Il Rotary Club Trieste Nord restituisce alla città un raro elmo gladiatorio

Il Rotary Club Trieste Nord restituisce alla città un raro elmo gladiatorio

Restaurato un elmo gladiatorio dell’età repubblicana del 1° secolo a.C grazie al Rotary Club Trieste Nord. Si tratta di un reperto storico, unico nel suo genere, che data la sua rarità è stato richiesto dal Museo del Colosseo di Roma per un’esposizione dedicata ai Gladiatori. Di proprietà del Museo della Guerra per la Pace “Diego de Henriquez” attualmente è esposto nella sala romana del Museo d’Antichità “J.J. Winckelmann”.

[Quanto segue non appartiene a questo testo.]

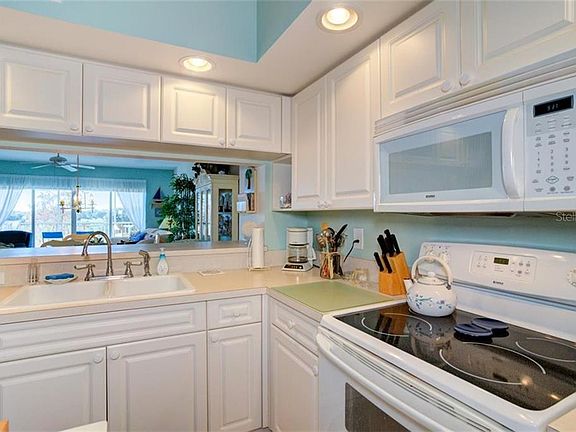 4th image of 1200 Country Club Dr APT 2203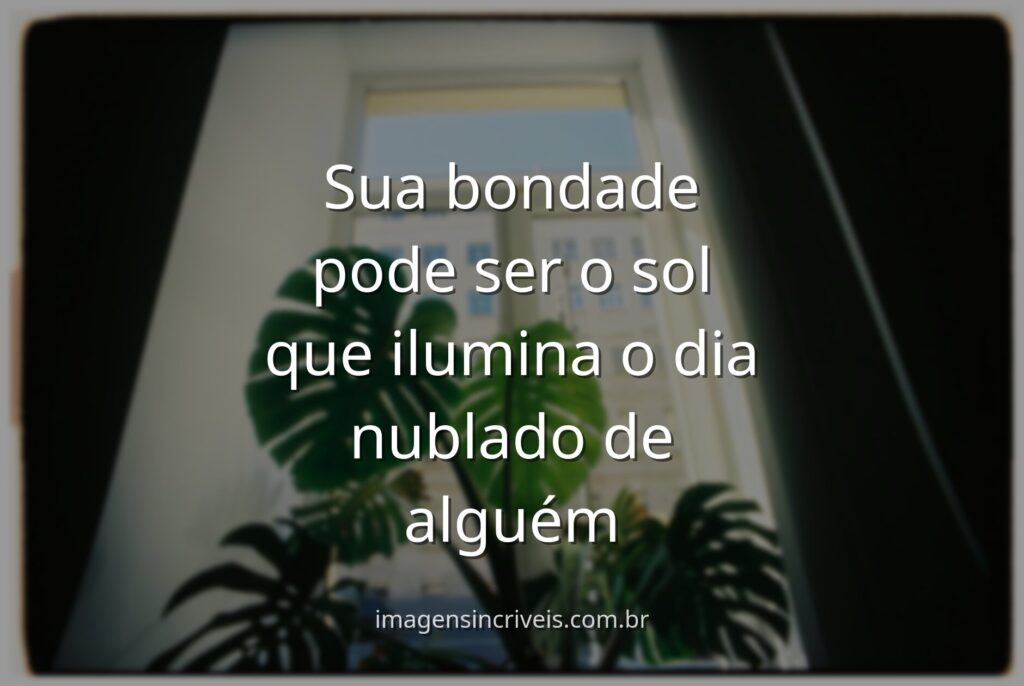 Paisagem serena com céu e água refletindo a luz do sol, inspirando sentimentos de paz, esperança e a beleza da bondade.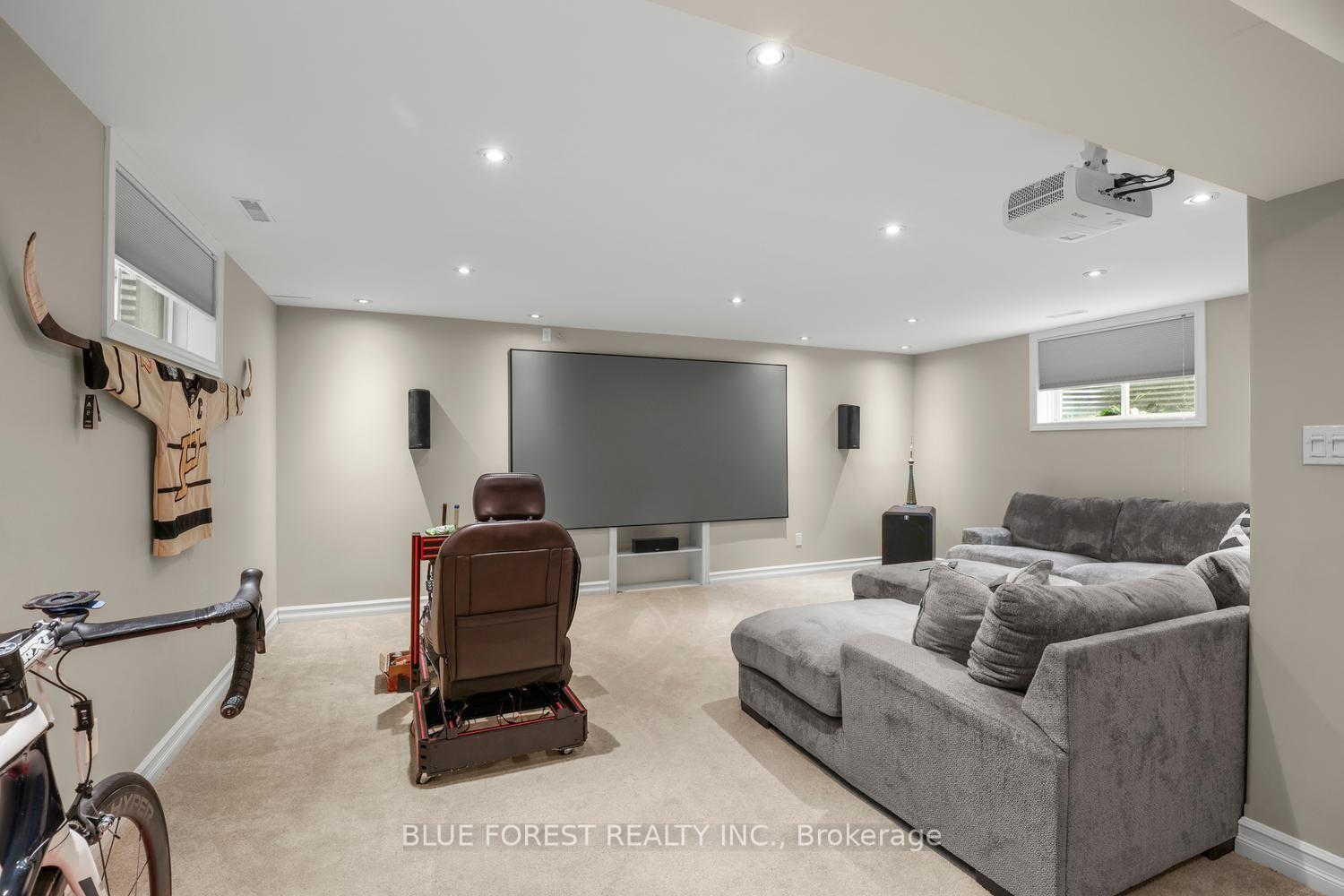 Photo 34 of 2687 Bateman Trail, London, South W — HOMEH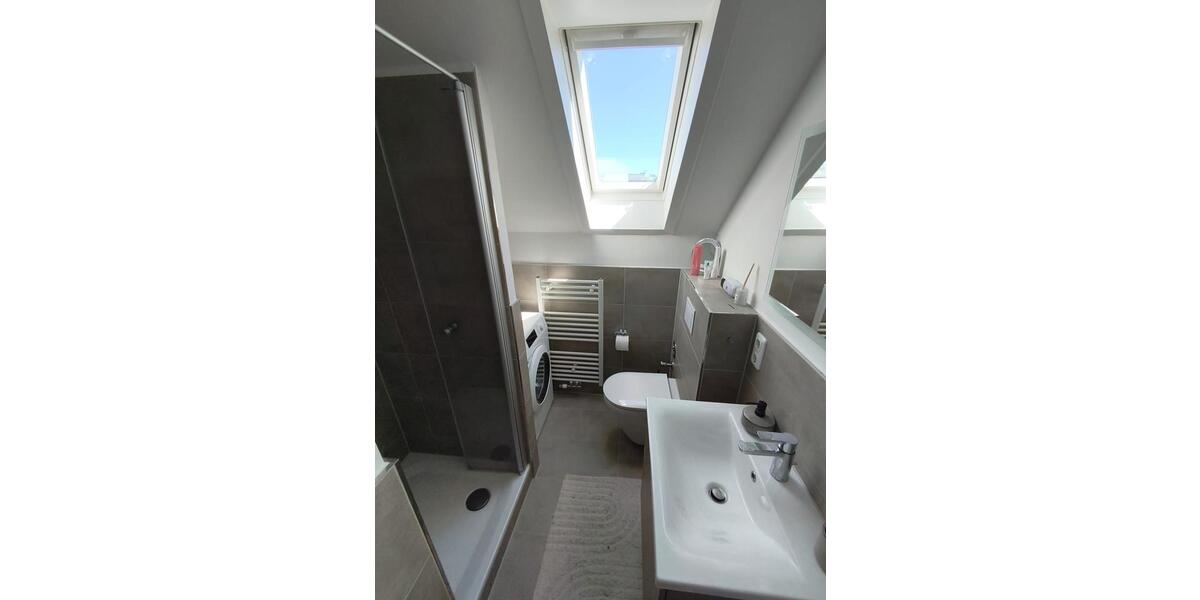 Dachgeschoßwohnung Mönchengladbach - 2 Zimmer, 55 m&sup2;, 795&euro; | Angebot:26587571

Il recente restauro ha consentito di ripulire in modo approfondito la superficie e gli interstizi del manufatto e la totale disidratazione e successiva stesura di un inibitore della corrosione e di un protettivo dopo l’incollaggio di un frammento staccato.

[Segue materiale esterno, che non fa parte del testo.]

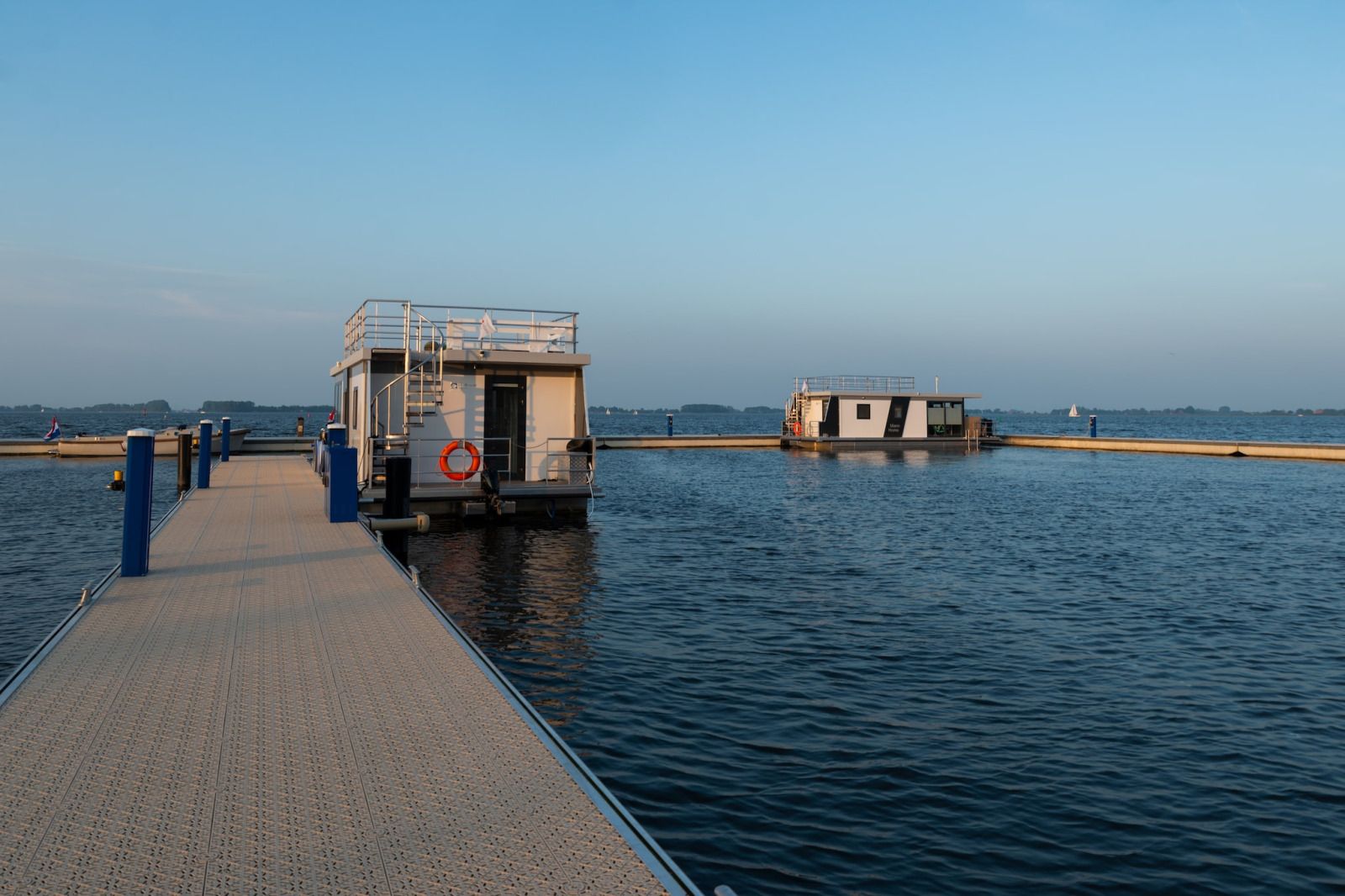 Unterkunft 120601 - Ferienhaus Sneekermeer - Houseboat «Agua Dolce»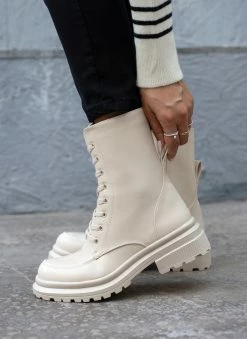 Πολύ καλή προσφορά 👏 The Fashion Project Αρβυλάκια με εξωτερική ραφή - Μπεζ ✨ 15 Πολύ καλή προσφορά 👏 The Fashion Project Αρβυλάκια με εξωτερική ραφή - Μπεζ ✨ -Μποτάκια Κατάστημα arvulakia me ekswteriki rafi 108754 b3e6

Il progetto di restauro è stato presentato la scorsa settimana nel corso di un incontro al Museo Winckelmann a cui hanno partecipato Giorgio Rossi, Assessore Politiche della Cultura e del Turismo del Comune di trieste, Marzia Vidulli Torlo, Direttrice del Museo d’Antichità “J.J. Winckelmann”, Emanuela Querini, restauratrice che si è occupata del progetto, e Massimo Pasino, Presidente del Rotary Club Trieste Nord, insieme a una rappresentanza del Club. 

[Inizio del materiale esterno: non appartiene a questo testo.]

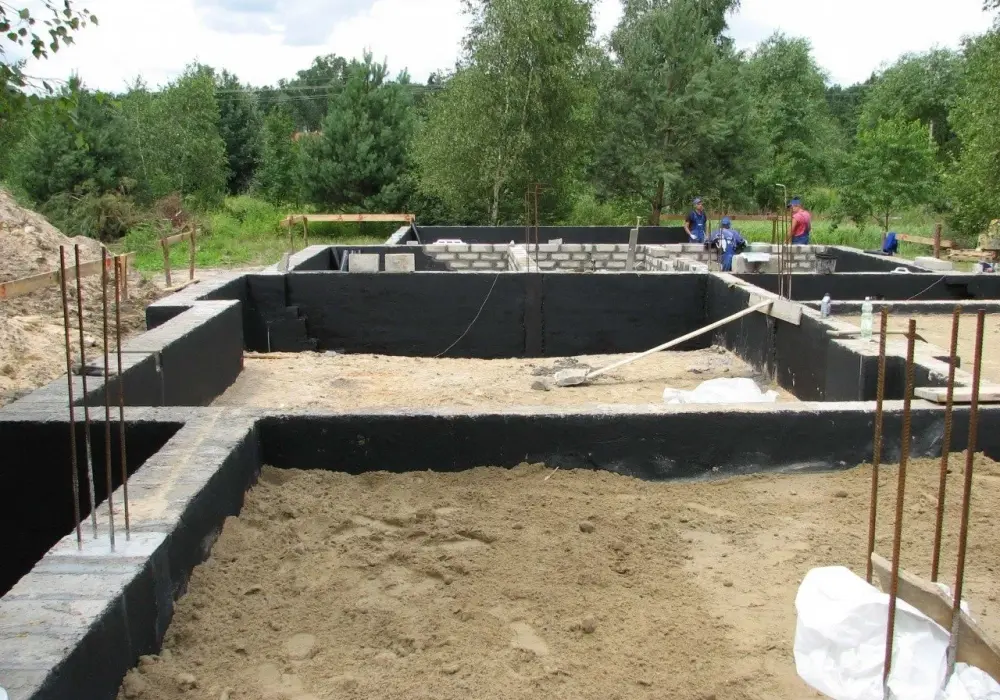 Jak głęboko należy posadowić fundamenty domu - kluczowe czynniki i zalecenia ekspertów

L’Elmo in lega di rame con cresta squadrata risalente all’età repubblicana misura 30x32x36 cm e pesa 2 kg. Di forma avvolgente con ampia tesa per difendere le spalle, sulla calotta presenta un pettine sul quale venivano fissate grandi penne di vario colore, indispensabili per distinguere i gladiatori durante il combattimento nell’arena. 

L’elmo faceva parte dell’equipaggiamento del gladiatore detto “oplomaco”, armato anche di piccolo scudo rotondo, lunga lancia e pugnale e appartiene alla collezione del Civico Museo di Guerra per la Pace. 

Si tratta di un un manufatto autentico, fatto piuttosto raro, i musei infatti raramente possiedono armature autentiche dei gladiatori poiché erano oggetti preziosi conservati nelle scuole di gladiatura, restaurati ogni qualvolta venivano lesionati, o - se irrecuperabili - venivano fusi per usarne il metallo e rifondarlo successivamente. Solo a Pompei l’eruzione del Vulcano ha permesso il recupero di molte armature rimaste sigillate dai lapilli. Ad oggi no è noto come Diego de Henriquez se lo sia procurato ma è plausibile pensare provenga dal fiorente mercato antiquario clandestino da Pompei o comunque dall’area campana.